Recommendations: Since the criticized practices are deeply entrenched, these recommendations focus primarily on placing inferential procedures in context and emphasizing other aspects of drawing conclusions and reporting them. The following recommendations pertain to both significance tests and CIs.
- Follow ICMJE and ASA guidance on use of inferential procedures
- Avoid emphasizing binary conclusions.
- Prefer confidence intervals or other interval estimates over P-values.
- Don’t conclude absence of an effect when it is not “significant” (e.g., “stable” for slope not significantly different from 0), unless the conclusion also appeals to adequate statistical power or other justification.
- It is acceptable to report both a CI and a P-value. If only 1 is reported,
favor the CI. Not every method admits an interpretable CI, such as Fisher
and Pearson tests for contingency tables.
- When reporting both a CI and a significance test result, it is acceptable to state whether or not the test is statistically significant at a specified level.

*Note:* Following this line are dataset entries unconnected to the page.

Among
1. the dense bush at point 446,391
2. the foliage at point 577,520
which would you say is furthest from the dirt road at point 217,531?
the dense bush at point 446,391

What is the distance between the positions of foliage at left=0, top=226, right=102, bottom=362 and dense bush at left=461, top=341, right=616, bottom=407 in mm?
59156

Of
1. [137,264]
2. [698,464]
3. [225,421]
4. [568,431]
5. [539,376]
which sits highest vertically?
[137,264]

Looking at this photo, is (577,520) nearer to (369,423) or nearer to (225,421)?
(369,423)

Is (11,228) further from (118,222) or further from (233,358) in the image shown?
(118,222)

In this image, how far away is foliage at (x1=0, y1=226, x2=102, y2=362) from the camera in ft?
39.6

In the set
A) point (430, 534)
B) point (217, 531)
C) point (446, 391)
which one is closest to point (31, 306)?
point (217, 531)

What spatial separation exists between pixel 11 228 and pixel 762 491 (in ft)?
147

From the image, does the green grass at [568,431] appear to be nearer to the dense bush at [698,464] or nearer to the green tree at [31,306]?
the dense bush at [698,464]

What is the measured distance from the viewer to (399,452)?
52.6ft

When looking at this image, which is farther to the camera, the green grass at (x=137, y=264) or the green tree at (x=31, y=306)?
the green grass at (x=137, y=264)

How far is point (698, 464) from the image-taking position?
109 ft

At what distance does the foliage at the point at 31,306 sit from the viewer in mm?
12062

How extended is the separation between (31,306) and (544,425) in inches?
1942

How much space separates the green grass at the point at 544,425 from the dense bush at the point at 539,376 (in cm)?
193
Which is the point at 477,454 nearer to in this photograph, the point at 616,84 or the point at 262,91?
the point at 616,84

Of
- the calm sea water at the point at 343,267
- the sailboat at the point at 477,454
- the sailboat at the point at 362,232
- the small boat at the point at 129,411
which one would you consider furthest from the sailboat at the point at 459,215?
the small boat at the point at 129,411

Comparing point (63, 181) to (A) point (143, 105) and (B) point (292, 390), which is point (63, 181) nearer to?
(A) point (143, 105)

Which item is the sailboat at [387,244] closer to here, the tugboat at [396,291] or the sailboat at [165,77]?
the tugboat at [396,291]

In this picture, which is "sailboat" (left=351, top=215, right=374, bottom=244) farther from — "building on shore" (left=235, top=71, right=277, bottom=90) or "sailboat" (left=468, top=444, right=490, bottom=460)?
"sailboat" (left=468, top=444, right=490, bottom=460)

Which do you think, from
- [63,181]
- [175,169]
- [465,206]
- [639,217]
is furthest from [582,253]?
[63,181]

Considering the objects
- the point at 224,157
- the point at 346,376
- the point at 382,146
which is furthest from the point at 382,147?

It is better to report both the CI and P-value.
- Ensure that the interpretation of a P-value or CI is correct. Both the
P-value and the CI are calculated based on a specific dataset and can
therefore be interpreted as characterizing results from data relative to a
hypothesis—whether the observed data are compatible with that hypothesis—not
whether a given hypothesis is supported, proven, or disproven.
- In general practice, a significance test result that is negative may not be interpreted as indicating the absence of a meaningful effect. For example, a slope parameter that is not statistically significantly different from 0 may not be interpreted as indicating being constant, flat, or stable, unless additional assumptions or analyses are presented to support the stronger claim.
- A test or a CI for a comparison should be applied directly to the comparison itself, such as a difference or ratio.
- Appeals to overlapping or nonoverlapping CIs should be reserved for exceedingly rare cases where they are the only option.
- When a report includes a large number of significance test results or CIs, address the potential for spurious significance, sometimes called P-hacking. As with other inferential procedures, multiple simultaneous procedures should be interpreted for both their public health significance and in the context of statistical variability and potential bias.
Recommendations specific to significance testing: The following recommendations pertain to significance testing and P-values.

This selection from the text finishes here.